*WHAT THIS TASK INVOLVES*.
Return, word for word, the part of the text on historical operations records that runs from "3. Challenge Details" to "(inconsistent data depth)".

*TEXT SECTION*.
◇ ◇ ◇ ◇ ◇

1. Panning for Gold in Historical
Operations Records
Kevin Ingoldsby
Booz Allen Hamilton
Cape Canaveral, Florida
Ingoldsby_kevin@bah.com

2. The Data Miners Challenge
• Parametric cost estimation models are
only as valid as input data which founds
them
• Unfortunately for cost estimators and
modelers, very few operational programs
take the time and expense to record
operations data in formats that easily
facilitate future modeling and analysis
• But even in the mountains of seemingly
unrelated operations records, gold
knowledge dust and occasional nuggets
can be found

3. Challenge Details
• Operations Phase modeling of space systems relies
heavily on historical benchmark data to both anchor
parametric analysis methods and as validation data
to evaluate modeling tool outputs
• Unfortunately for most modelers there are often
limitations in the historical records:
– Available recorded data is often riddled with gaps
– Data is inconsistently recorded over the program life
(inadequate data breadth)
– Data is recorded with different rules within lower-level
program elements (inconsistent data depth)
• Sometimes, the only data deemed valid are singular milestones such as
hardware delivery, rollout to launch pad, final launch date, mission event
duration, etc.

4. Sources of Data Challenge
• The reasons for lack of easily useable data are many:
– Operations budgets are typically very tight with
technical problems during development consuming
margins and eating into operations phase allocations
– For missions with very narrow planetary launch
windows, the pressure to get the mission off the ground
on-time limits the attention spent of recording more
than the barest needed information for milestone
decision makers.
– Operations business support systems database schemas are
driven by the operations management need, typically the
implementation of work planning and closed-loop
accounting for operations requirements.

◇ ◇ ◇ ◇ ◇

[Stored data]
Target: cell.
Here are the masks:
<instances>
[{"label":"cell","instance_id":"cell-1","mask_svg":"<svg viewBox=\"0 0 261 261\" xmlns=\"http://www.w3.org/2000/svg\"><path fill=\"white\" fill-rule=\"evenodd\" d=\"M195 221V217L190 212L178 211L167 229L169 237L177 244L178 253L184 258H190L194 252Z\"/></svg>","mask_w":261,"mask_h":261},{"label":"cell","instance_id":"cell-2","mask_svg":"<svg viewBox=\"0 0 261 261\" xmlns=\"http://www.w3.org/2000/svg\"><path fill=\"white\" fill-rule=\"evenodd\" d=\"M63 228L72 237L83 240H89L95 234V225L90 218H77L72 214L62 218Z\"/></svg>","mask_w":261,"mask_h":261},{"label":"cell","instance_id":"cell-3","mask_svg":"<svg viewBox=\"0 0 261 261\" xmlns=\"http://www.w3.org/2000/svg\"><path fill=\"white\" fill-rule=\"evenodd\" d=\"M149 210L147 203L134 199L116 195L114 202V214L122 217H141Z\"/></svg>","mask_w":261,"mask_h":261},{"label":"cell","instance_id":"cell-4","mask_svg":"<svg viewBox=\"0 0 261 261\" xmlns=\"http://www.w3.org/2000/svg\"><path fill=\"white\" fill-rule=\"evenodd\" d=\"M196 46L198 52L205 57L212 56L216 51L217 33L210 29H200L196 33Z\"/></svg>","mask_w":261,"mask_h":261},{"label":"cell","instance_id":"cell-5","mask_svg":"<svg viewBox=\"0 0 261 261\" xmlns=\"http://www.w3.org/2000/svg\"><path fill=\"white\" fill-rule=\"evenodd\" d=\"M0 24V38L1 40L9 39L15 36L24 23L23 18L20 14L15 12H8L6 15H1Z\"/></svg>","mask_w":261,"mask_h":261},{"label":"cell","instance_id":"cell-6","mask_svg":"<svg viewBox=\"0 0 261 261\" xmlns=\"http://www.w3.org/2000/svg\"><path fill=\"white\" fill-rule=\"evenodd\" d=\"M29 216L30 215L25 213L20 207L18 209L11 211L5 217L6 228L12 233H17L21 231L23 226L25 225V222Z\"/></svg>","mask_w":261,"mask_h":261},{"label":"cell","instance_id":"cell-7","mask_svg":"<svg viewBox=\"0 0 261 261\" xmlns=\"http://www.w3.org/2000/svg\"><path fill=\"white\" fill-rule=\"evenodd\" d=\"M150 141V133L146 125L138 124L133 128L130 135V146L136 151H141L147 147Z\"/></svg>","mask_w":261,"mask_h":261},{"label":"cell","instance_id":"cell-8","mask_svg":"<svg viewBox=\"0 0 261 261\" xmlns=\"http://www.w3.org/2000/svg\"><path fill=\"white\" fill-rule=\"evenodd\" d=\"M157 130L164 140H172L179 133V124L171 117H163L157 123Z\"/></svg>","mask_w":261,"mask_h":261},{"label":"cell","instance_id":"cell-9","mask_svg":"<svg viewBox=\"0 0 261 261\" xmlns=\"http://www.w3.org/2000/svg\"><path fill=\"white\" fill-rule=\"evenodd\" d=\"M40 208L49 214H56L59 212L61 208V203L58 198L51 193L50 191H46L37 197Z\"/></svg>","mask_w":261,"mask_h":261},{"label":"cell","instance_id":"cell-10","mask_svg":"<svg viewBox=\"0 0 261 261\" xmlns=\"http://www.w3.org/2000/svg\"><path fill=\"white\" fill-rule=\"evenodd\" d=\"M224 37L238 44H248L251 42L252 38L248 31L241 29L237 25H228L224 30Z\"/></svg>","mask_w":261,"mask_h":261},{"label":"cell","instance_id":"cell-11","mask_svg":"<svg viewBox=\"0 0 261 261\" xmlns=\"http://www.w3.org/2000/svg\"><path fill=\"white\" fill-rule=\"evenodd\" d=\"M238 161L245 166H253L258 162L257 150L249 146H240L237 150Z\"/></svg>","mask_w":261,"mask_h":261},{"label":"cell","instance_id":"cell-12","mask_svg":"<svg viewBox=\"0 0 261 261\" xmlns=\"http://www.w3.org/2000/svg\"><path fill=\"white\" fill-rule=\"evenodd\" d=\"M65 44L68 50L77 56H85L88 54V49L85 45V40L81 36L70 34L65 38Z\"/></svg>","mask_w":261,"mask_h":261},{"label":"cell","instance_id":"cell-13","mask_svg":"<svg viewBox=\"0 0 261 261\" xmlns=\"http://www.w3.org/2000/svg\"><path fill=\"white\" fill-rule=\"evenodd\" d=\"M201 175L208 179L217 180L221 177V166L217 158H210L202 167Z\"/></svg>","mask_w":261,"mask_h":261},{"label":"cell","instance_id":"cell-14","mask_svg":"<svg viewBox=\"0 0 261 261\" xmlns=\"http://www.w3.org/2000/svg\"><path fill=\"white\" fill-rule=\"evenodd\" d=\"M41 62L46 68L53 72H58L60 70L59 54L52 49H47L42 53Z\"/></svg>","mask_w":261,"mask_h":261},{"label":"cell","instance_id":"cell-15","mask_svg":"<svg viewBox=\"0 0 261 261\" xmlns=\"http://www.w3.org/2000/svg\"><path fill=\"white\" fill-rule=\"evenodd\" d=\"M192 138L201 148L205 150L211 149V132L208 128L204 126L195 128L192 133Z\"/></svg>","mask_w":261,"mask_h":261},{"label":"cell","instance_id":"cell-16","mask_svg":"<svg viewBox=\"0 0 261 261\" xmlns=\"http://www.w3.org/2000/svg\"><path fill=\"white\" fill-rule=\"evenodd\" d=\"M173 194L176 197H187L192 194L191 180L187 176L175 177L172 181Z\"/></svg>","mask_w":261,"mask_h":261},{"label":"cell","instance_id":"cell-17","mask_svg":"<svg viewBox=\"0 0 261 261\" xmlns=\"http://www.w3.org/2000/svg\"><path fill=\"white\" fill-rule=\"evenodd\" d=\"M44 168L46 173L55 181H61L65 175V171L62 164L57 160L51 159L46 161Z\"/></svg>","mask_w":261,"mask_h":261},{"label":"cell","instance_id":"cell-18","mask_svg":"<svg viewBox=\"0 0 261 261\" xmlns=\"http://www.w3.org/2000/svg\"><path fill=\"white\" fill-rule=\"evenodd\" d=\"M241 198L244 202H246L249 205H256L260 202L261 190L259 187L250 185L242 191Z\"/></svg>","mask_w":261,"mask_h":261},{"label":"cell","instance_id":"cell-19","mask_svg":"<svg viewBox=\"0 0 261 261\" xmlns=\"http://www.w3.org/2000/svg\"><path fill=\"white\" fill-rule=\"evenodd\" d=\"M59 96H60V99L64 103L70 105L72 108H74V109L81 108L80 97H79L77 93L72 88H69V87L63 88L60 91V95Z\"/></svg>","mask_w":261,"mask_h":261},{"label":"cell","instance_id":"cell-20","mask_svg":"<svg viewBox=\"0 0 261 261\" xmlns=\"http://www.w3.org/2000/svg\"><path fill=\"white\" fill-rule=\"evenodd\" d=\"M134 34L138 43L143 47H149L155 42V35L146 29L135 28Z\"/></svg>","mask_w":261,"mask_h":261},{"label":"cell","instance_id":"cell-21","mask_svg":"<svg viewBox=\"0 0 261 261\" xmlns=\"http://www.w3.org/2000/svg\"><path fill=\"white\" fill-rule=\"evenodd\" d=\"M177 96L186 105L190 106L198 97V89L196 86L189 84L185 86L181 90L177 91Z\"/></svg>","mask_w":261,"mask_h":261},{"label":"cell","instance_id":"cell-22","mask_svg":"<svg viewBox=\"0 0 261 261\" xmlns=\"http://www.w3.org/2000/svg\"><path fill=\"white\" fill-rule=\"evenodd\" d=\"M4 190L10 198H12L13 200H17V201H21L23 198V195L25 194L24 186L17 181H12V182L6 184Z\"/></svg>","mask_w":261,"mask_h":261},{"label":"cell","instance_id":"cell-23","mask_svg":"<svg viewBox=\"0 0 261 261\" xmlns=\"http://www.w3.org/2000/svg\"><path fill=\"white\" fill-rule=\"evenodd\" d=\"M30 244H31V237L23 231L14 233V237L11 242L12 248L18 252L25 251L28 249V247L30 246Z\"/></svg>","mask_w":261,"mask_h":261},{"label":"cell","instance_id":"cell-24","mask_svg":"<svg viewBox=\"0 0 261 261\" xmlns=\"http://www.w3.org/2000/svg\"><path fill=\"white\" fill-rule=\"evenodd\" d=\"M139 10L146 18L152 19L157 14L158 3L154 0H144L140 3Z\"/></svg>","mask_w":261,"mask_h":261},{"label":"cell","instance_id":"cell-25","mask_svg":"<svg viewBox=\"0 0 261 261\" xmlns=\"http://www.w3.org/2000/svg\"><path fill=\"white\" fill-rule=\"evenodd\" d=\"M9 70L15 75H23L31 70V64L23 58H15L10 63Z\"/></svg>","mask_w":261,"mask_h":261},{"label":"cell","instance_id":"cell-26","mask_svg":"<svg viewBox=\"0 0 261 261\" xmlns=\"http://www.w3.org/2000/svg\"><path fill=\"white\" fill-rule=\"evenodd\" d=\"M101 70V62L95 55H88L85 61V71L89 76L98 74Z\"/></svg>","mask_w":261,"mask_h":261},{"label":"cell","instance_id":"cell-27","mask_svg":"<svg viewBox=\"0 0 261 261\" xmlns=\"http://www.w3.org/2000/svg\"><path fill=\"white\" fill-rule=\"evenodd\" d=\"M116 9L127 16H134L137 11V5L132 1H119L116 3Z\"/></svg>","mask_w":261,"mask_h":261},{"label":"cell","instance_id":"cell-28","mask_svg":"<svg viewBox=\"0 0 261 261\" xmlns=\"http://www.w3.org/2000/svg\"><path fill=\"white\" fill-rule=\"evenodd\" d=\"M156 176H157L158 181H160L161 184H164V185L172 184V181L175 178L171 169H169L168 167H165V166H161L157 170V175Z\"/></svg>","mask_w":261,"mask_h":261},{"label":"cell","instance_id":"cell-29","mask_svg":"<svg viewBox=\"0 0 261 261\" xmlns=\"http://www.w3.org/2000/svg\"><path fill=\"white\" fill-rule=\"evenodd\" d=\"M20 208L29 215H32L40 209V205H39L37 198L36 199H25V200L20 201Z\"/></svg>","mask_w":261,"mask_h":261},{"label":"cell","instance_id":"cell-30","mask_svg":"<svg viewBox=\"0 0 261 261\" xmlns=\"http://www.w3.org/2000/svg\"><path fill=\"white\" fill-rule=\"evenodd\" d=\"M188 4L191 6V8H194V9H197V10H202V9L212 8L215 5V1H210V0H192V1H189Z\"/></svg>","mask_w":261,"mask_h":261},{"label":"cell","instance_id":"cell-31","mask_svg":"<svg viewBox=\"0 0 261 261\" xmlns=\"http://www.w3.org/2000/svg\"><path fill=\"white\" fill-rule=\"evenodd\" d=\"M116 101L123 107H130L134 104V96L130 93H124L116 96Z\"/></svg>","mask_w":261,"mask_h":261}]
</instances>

◇ ◇ ◇ ◇ ◇

*REPLY*.
3. Challenge Details
• Operations Phase modeling of space systems relies
heavily on historical benchmark data to both anchor
parametric analysis methods and as validation data
to evaluate modeling tool outputs
• Unfortunately for most modelers there are often
limitations in the historical records:
– Available recorded data is often riddled with gaps
– Data is inconsistently recorded over the program life
(inadequate data breadth)
– Data is recorded with different rules within lower-level
program elements (inconsistent data depth)